Müllers Listen: Der Neue Berliner Kunstverein zeigt mit „Album“ eine große Einzelausstellung des international bekannten Bielefelder Videokünstlers und Experimentalfilmers Matthias Müller

VON BRIGITTE WERNEBURG

Der Mensch erstellt Listen. Die Preise für Gebrauchtwagen, die zehn besten Filme des Jahres, alle Musikwerke Mozarts und, apropos Mozart, natürlich die Liste aller Männer, die frau jemals besaß: Alles lässt sich auflisten. Und so lässt sich auch alles systematisieren, vergleichen und kritisieren, wurde die Liste nur richtig angelegt. Nicht erst seit Foucault „eine gewisse chinesische Enzyklopädie“ bei Borges zitierte, die Tiere, die dem Kaiser gehören, und solche, die mit dem Kamelhaarpinsel gemalt sind, inventarisiert, ist klar, dass Listen auch allerlei Unsinn anrichten und zu großem Gelächter anstiften können. Gelächter, das freilich das Denken in Bewegung setzt, wie der französische Philosoph richtig bemerkte.
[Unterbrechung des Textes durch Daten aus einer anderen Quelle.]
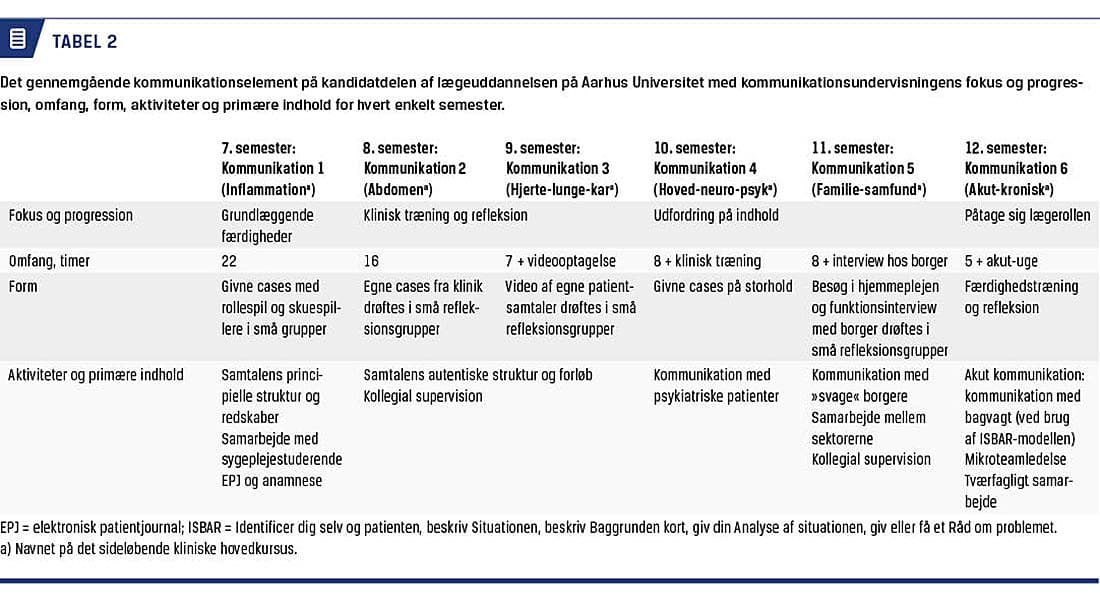 TABEL 2

Det gennemgående kommunikationselement på kandidatdelen af lægeuddannelsen på Aarhus Universitet med kommunikationsundervisningens fokus og progression, omfang, form, aktiviteter og primære indhold for hvert enkelt semester.

| | 7. semester: Kommunikation 1 (Inflammation$^a$) | 8. semester: Kommunikation 2 (Abdomen$^a$) | 9. semester: Kommunikation 3 (Hjerte-lunge-kar$^a$) | 10. semester: Kommunikation 4 (Hoved-neuro-psyk$^a$) | 11. semester: Kommunikation 5 (Familie-samfund$^a$) | 12. semester: Kommunikation 6 (Akut-kronisk$^a$) |
|---|---|---|---|---|---|---|
| Fokus og progression | Grundlæggende færdigheder | Klinisk træning og refleksion | | Udfordring på indhold | | Påtage sig lægerollen |
| Omfang, timer | 22 | 16 | 7 + videooptagelse | 8 + klinisk træning | 8 + interview hos borger | 5 + akut-uge |
| Form | Givne cases med rollespil og skuespillere i små grupper | Egne cases fra klinik drøftes i små refleksionsgrupper | Video af egne patientsamtaler drøftes i små refleksionsgrupper | Givne cases på storhold | Besøg i hjemmeplejen og funktionsinterview med borger drøftes i små refleksionsgrupper | Færdighedstræning og refleksion |
| Aktiviteter og primære indhold | Samtalens principielle struktur og redskaber Samarbejde med sygeplejestuderende EPJ og anamnese | Samtalens autentiske struktur og forløb Kollegial supervision | | Kommunikation med psykiatriske patienter | Kommunikation med »svage« borgere Samarbejde mellem sektorerne Kollegial supervision | Akut kommunikation: kommunikation med bagvagt (ved brug af ISBAR-modellen) Mikroteamledelse Tværfagligt samarbejde |

EPJ = elektronisk patientjournal; ISBAR = Identificer dig selv og patienten, beskriv Situationen, beskriv Baggrunden kort, giv din Analyse af situationen, giv eller få et Råd om problemet.
a) Navnet på det sideløbende kliniske hovedkursus.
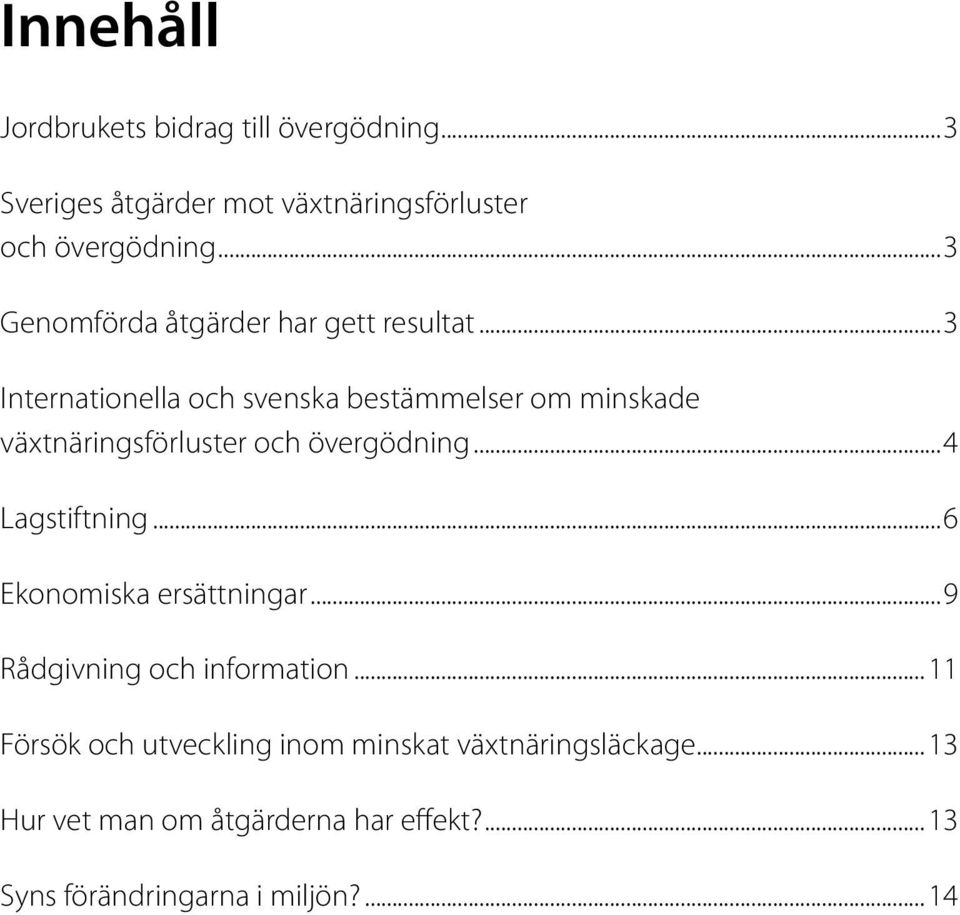 Innehåll

Jordbrukets bidrag till övergödning...3

Sveriges åtgärder mot växtnäringsförluster och övergödning...3

Genomförda åtgärder har gett resultat...3

Internationella och svenska bestämmelser om minskade växtnäringsförluster och övergödning...4

Lagstiftning...6

Ekonomiska ersättningar...9

Rådgivning och information...11

Försök och utveckling inom minskat växtnäringsläckage...13

Hur vet man om åtgärderna har effekt?...13

Syns förändringarna i miljön?...14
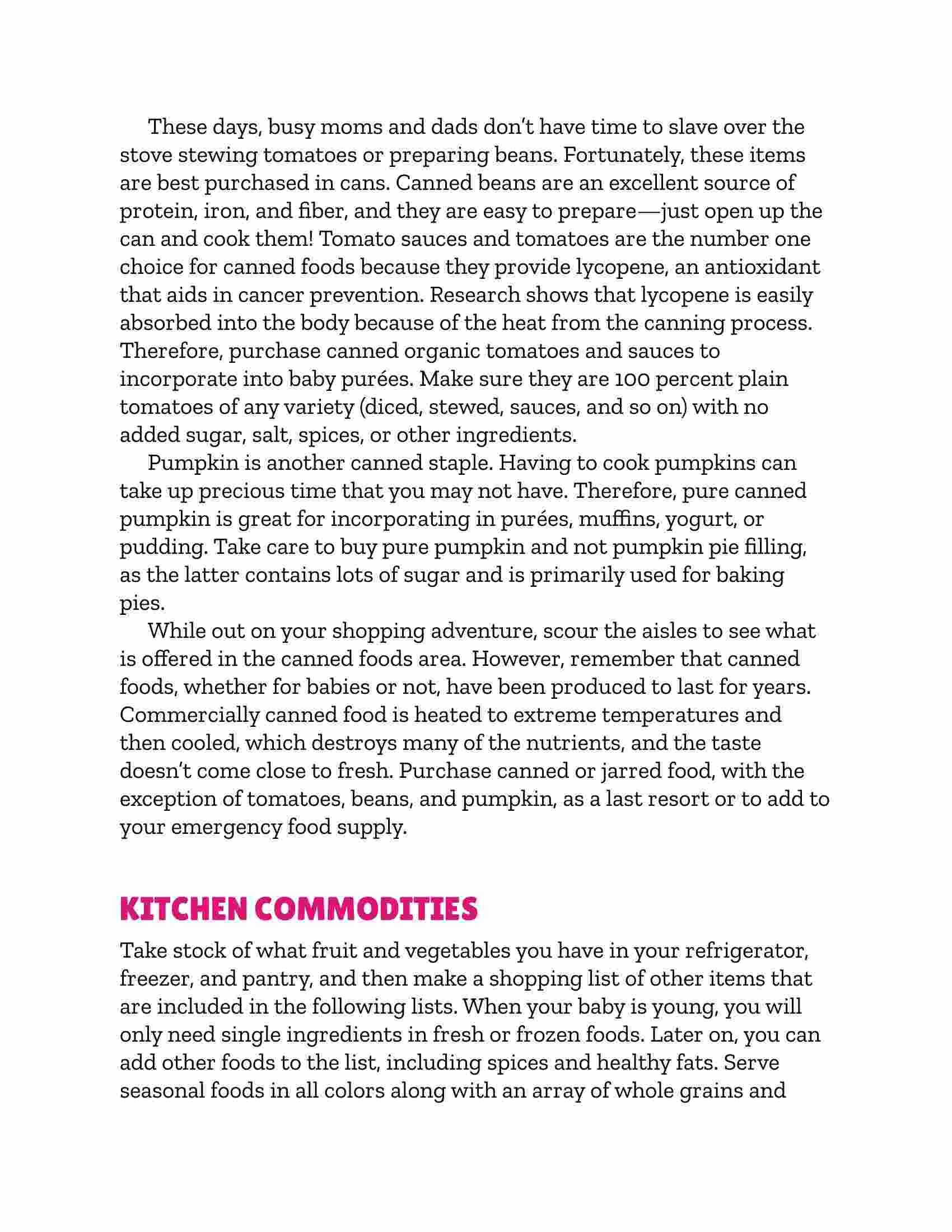 These days, busy moms and dads don't have time to slave over the stove stewing tomatoes or preparing beans. Fortunately, these items are best purchased in cans. Canned beans are an excellent source of protein, iron, and fiber, and they are easy to prepare—just open up the can and cook them! Tomato sauces and tomatoes are the number one choice for canned foods because they provide lycopene, an antioxidant that aids in cancer prevention. Research shows that lycopene is easily absorbed into the body because of the heat from the canning process. Therefore, purchase canned organic tomatoes and sauces to incorporate into baby purées. Make sure they are 100 percent plain tomatoes of any variety (diced, stewed, sauces, and so on) with no added sugar, salt, spices, or other ingredients.

Pumpkin is another canned staple. Having to cook pumpkins can take up precious time that you may not have. Therefore, pure canned pumpkin is great for incorporating in purées, muffins, yogurt, or pudding. Take care to buy pure pumpkin and not pumpkin pie filling, as the latter contains lots of sugar and is primarily used for baking pies.

While out on your shopping adventure, scour the aisles to see what is offered in the canned foods area. However, remember that canned foods, whether for babies or not, have been produced to last for years. Commercially canned food is heated to extreme temperatures and then cooled, which destroys many of the nutrients, and the taste doesn't come close to fresh. Purchase canned or jarred food, with the exception of tomatoes, beans, and pumpkin, as a last resort or to add to your emergency food supply.

KITCHEN COMMODITIES

Take stock of what fruit and vegetables you have in your refrigerator, freezer, and pantry, and then make a shopping list of other items that are included in the following lists. When your baby is young, you will only need single ingredients in fresh or frozen foods. Later on, you can add other foods to the list, including spices and healthy fats. Serve seasonal foods in all colors along with an array of whole grains and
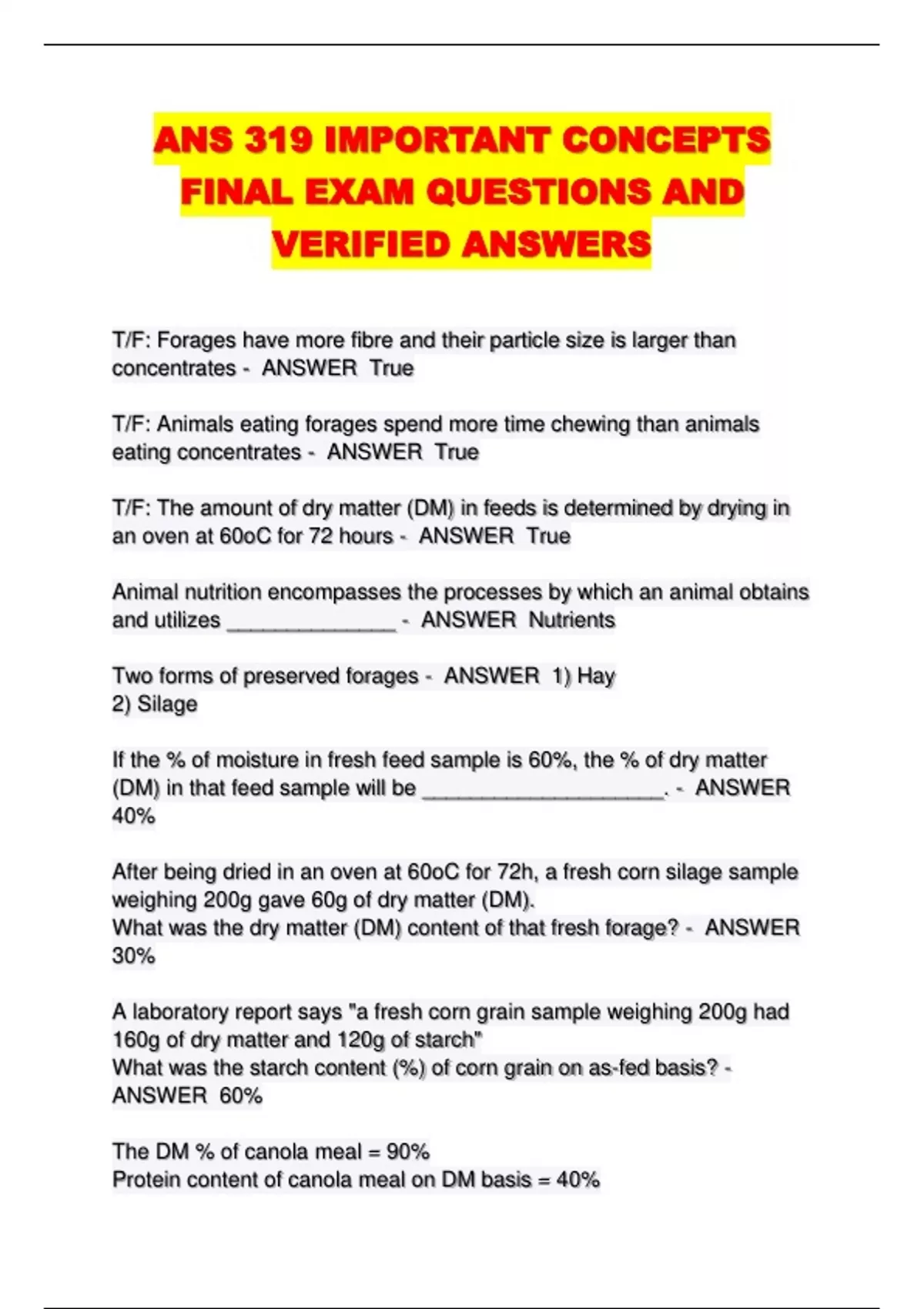 ANS 319 IMPORTANT CONCEPTS FINAL EXAM QUESTIONS AND VERIFIED ANSWERS

T/F: Forages have more fibre and their particle size is larger than concentrates - ANSWER True

T/F: Animals eating forages spend more time chewing than animals eating concentrates - ANSWER True

T/F: The amount of dry matter (DM) in feeds is determined by drying in an oven at 60oC for 72 hours - ANSWER True

Animal nutrition encompasses the processes by which an animal obtains and utilizes ____ - ANSWER Nutrients

Two forms of preserved forages - ANSWER 1) Hay
2) Silage

If the % of moisture in fresh feed sample is 60%, the % of dry matter (DM) in that feed sample will be ____. - ANSWER 40%

After being dried in an oven at 60oC for 72h, a fresh corn silage sample weighing 200g gave 60g of dry matter (DM).
What was the dry matter (DM) content of that fresh forage? - ANSWER 30%

A laboratory report says "a fresh corn grain sample weighing 200g had 160g of dry matter and 120g of starch"
What was the starch content (%) of corn grain on as-fed basis? - ANSWER 60%

The DM % of canola meal = 90%
Protein content of canola meal on DM basis = 40%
Matthias Müllers „Album“ im Neuen Berliner Kunstverein (NBK) belegt nun, dass Listen selbst in Form von Kunstwerken auftreten. Die aktuelle Ausstellung des 1961 geborenen Videokünstlers und Experimentalfilmers zeigt seine Foto-, Film- und Videoarbeiten der letzten vier Jahre. Die einzige ältere Arbeit ist der 15-minütige Film „Alpsee“ von 1994. Wie in seinen anderen Arbeiten wird auch in diesem biografisch inspirierten 16-Millimeter-Film – in Berlin als DVD-Loop gezeigt – eine Liste erstellt. In einem typischen 60er-Jahre-Ambiente angesiedelt und vom Blickpunkt einer kindlichen Wahrnehmung aus handelt sie von typisch mütterlichem Gebaren; von haushälterischen Gesten wie dem Öffnen von Gläsern und Dosen oder dem Schließen von Türen, Fenstern und Schubladen; zuletzt dem Wegschließen des Fernsehgeräts. Auch der Ausdruck der Zuneigung und des Trostes findet sich. Allerdings wird dabei die ursprüngliche, von Müller inszenierte Szene mütterlicher Zuwendung in der seriellen Wiederholung des gleichen Motivs entwertet, das sich der Filmemacher aus amerikanischen Fernsehserien borgte.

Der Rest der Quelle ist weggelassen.